Miller, though it struck him as an odd observation even at the moment he made it to himself, noticed that he was totally without appetite. Not even the burning, sour, transformed taste of his supper, still in his mouth from the bile he’d brought up when Dr. Rey had him cough, left him with even the most remote urge to clear it, neutralize it with a sip of water, the relief of gum. He guessed, too, that he’d had enough of Dr. Félix Rey.
Though he had complete, almost surprising, faith in Rey as a doctor, he understood that there’d been no reason to draw his blood, he understood that a sample of his pee would have revealed nothing of interest, and though Miller was as taken with his peculiar distinction (his residency in Van Gogh’s room at Arles) as the physician’s mad notion that in painting his great-great-grandfather, Van Gogh had somehow laid a spell on the great-great-grandson and fixed his fate forever. This, Miller realized, was probably not good medicine and he would have been content to bid the doctor goodnight and been permitted to turn the young man’s diagnosis (that he was weakly in spirit) and prognosis (that it would likely see him out his sojourn in Arles) over in his mind.
Then he noticed the muzzy class photo Félix Rey had given him and which he’d briefly examined and set down on the washstand. “You’ll want this,” he said and made to return it to the physician.

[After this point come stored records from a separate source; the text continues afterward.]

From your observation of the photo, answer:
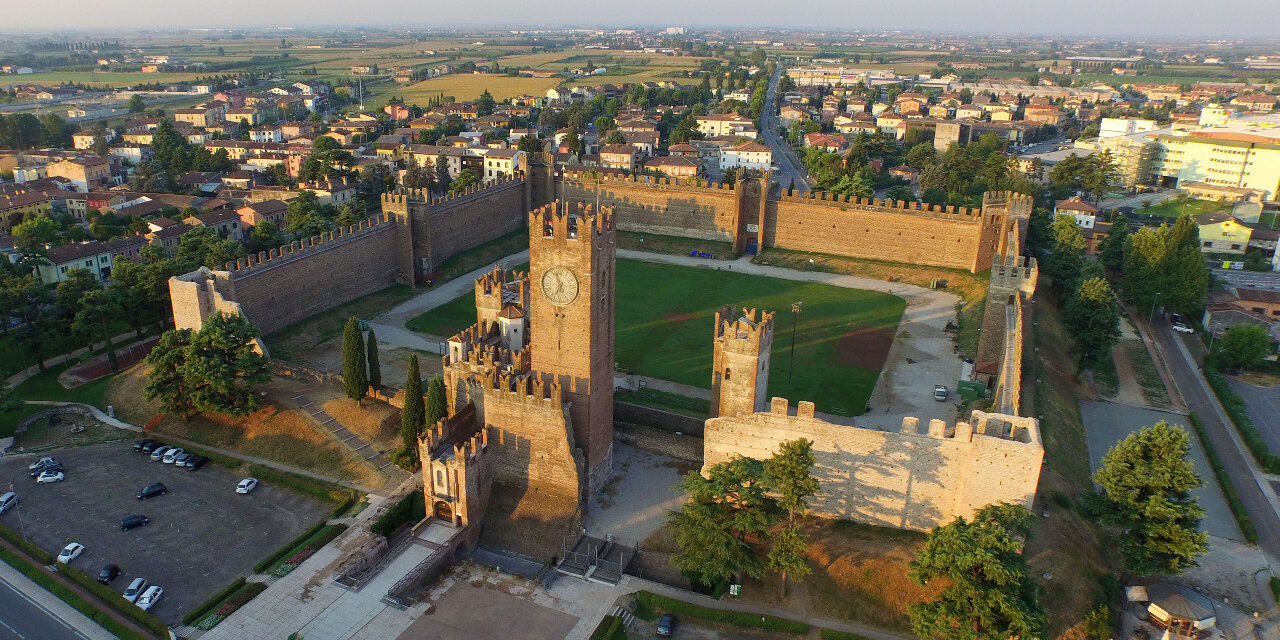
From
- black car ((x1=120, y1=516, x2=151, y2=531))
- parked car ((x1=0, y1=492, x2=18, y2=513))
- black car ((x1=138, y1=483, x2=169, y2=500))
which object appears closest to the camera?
black car ((x1=120, y1=516, x2=151, y2=531))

“Non non non. I insist not, Mr. Miller. It is yours to keep it. It is but a cheap trinket. The club makes them up.”
“Well,” he said, shifting, “thank you.” Miller, whose health, until Arles, had been so good he’d not had enough contact with doctors to understand that it was they rather than their patients who sent such signals, nevertheless hoped Rey had picked up enough English from the rubrics on his postcards — on this one, too, everything was in four languages — to guess by such shifts that their meeting was over.
As it happens he had.
Félix Rey rose from the rush-bottom chair beside Miller’s bed. “I shall see in on you again, Sir Mister Monsieur.”
“You don’t think you’d better leave me something to help me sleep?”
“What, pills?”
“Well sure, pills if you think that’s what I need.”
“An injection? Powders and sedatives?”
“You’re the doctor,” Miller said.
Félix Rey looked at him. “Did you know, Monsieur Mister, that it was to this chamber your neighbor called my great-great-grandfather on the night of the blood from the knife on his ear?”